> **Task item**
Lines from the entries below that hold "moose" form the answer; copy all of them.

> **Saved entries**
※

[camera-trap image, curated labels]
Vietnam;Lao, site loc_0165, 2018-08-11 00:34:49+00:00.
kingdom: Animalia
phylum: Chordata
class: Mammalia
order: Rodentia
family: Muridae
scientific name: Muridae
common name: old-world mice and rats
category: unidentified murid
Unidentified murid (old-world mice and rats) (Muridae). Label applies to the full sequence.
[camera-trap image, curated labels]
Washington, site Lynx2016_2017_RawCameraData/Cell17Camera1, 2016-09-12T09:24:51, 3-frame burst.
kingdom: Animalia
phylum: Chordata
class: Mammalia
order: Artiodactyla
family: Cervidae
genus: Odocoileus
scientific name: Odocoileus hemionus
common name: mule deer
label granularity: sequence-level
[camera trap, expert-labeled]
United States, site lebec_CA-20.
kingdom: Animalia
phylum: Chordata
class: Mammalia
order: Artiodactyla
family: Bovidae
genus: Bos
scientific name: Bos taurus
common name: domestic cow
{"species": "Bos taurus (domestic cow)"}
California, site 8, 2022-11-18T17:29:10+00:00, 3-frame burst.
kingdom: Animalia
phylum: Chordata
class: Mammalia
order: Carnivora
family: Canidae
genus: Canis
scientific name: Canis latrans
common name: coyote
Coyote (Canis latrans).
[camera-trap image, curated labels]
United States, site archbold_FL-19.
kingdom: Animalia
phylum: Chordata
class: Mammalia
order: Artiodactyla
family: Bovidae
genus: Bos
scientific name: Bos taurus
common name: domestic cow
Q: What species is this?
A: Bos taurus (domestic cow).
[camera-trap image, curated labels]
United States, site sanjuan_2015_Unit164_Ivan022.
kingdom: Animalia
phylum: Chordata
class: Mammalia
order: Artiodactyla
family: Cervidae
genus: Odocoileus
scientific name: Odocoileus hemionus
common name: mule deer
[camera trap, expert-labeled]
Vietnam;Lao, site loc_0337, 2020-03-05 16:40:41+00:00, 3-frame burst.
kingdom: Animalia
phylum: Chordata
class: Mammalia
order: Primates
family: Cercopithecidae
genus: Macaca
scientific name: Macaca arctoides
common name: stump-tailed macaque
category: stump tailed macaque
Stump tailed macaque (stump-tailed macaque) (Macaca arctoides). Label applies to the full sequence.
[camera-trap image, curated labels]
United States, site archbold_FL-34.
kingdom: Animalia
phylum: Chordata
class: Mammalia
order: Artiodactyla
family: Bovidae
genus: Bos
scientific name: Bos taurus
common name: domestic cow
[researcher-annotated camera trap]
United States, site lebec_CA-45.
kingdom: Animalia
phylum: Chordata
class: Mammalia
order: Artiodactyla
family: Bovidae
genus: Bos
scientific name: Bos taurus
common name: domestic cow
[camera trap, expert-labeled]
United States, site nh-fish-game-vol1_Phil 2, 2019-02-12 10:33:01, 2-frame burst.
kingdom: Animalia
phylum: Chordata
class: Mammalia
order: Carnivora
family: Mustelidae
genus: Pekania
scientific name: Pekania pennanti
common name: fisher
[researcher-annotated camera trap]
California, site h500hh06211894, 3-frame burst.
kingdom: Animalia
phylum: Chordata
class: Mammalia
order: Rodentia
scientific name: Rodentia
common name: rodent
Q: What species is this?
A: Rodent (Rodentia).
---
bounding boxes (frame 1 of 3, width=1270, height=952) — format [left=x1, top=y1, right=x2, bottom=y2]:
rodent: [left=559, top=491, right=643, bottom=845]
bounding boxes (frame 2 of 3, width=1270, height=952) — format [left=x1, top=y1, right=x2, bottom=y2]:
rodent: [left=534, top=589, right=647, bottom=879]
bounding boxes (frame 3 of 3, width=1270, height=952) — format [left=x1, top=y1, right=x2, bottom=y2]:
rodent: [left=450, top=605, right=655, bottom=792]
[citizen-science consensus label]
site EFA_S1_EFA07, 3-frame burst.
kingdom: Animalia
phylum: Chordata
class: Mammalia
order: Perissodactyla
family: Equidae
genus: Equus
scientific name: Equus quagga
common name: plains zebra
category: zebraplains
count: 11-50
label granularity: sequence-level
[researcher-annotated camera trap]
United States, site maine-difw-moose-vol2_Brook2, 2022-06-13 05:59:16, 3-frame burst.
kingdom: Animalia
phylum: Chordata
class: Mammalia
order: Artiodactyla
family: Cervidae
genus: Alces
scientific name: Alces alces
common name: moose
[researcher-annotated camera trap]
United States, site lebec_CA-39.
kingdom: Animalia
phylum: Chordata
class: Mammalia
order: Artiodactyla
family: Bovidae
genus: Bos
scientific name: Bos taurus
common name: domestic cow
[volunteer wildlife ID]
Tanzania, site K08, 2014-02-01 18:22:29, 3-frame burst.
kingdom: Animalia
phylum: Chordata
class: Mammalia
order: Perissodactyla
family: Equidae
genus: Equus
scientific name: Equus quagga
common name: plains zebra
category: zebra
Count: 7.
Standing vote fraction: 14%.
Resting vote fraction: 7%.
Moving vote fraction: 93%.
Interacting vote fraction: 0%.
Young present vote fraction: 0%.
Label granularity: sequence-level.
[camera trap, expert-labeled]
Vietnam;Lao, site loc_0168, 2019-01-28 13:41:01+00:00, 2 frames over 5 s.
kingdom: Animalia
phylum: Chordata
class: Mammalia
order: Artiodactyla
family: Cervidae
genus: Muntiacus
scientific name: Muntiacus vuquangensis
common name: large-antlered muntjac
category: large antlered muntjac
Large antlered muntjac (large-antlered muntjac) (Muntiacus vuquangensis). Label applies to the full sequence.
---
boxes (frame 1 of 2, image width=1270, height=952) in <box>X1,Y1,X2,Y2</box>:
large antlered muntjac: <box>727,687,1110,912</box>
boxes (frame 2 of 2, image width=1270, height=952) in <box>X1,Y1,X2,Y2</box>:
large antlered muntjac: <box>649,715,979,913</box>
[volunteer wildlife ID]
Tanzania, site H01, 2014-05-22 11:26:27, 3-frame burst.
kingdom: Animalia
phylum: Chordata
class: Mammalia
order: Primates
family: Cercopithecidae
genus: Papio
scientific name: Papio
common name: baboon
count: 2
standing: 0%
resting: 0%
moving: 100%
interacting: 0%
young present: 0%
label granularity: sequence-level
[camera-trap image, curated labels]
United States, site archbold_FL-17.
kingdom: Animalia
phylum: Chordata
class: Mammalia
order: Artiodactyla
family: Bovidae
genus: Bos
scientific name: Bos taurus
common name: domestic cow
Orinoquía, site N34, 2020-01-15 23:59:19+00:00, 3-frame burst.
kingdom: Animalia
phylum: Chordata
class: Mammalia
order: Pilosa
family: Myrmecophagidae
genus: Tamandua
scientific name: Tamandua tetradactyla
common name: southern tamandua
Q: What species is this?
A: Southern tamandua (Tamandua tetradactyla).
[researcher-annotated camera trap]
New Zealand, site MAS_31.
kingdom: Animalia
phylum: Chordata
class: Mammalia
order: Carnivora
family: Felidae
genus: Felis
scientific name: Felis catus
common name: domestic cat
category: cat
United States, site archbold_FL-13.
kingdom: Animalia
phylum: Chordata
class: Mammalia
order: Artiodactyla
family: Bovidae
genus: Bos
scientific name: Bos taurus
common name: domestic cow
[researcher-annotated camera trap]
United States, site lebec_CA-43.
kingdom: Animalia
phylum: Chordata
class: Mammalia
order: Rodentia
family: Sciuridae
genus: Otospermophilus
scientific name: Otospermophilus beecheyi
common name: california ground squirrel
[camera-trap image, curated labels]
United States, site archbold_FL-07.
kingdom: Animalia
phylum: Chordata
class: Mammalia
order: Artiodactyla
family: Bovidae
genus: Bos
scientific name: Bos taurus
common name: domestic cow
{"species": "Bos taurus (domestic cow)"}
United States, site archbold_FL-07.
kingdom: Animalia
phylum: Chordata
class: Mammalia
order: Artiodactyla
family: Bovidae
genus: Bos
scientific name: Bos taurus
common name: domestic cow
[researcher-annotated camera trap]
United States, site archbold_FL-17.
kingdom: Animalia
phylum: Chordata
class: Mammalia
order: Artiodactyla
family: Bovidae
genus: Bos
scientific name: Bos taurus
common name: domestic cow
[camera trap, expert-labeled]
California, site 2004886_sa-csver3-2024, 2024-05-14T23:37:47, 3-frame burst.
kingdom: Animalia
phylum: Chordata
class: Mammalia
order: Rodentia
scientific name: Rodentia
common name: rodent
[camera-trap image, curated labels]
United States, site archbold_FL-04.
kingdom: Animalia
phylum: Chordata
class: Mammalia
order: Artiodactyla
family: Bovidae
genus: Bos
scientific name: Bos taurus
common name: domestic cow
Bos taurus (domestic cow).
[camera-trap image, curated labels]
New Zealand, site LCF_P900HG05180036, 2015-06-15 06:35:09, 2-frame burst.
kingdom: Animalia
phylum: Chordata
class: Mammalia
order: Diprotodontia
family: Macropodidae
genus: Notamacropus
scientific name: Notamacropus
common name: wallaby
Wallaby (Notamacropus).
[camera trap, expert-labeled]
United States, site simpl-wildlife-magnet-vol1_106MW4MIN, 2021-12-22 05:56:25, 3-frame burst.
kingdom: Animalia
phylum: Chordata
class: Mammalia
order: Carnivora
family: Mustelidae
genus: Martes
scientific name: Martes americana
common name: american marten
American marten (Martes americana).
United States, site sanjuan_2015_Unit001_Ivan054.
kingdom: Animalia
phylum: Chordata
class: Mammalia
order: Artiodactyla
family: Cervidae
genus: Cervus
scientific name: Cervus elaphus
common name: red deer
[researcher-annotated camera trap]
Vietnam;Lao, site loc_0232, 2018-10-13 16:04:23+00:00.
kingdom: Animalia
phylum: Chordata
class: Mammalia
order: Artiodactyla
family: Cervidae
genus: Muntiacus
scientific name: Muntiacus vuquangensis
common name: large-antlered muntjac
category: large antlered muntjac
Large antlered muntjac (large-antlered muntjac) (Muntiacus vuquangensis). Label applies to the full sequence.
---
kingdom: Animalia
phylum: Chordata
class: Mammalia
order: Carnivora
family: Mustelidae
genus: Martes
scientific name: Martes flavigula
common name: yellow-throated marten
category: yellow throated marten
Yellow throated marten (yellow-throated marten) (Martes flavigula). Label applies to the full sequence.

※

> **Solution below**
United States, site maine-difw-moose-vol2_Brook2, 2022-06-13 05:59:16, 3-frame burst.
common name: moose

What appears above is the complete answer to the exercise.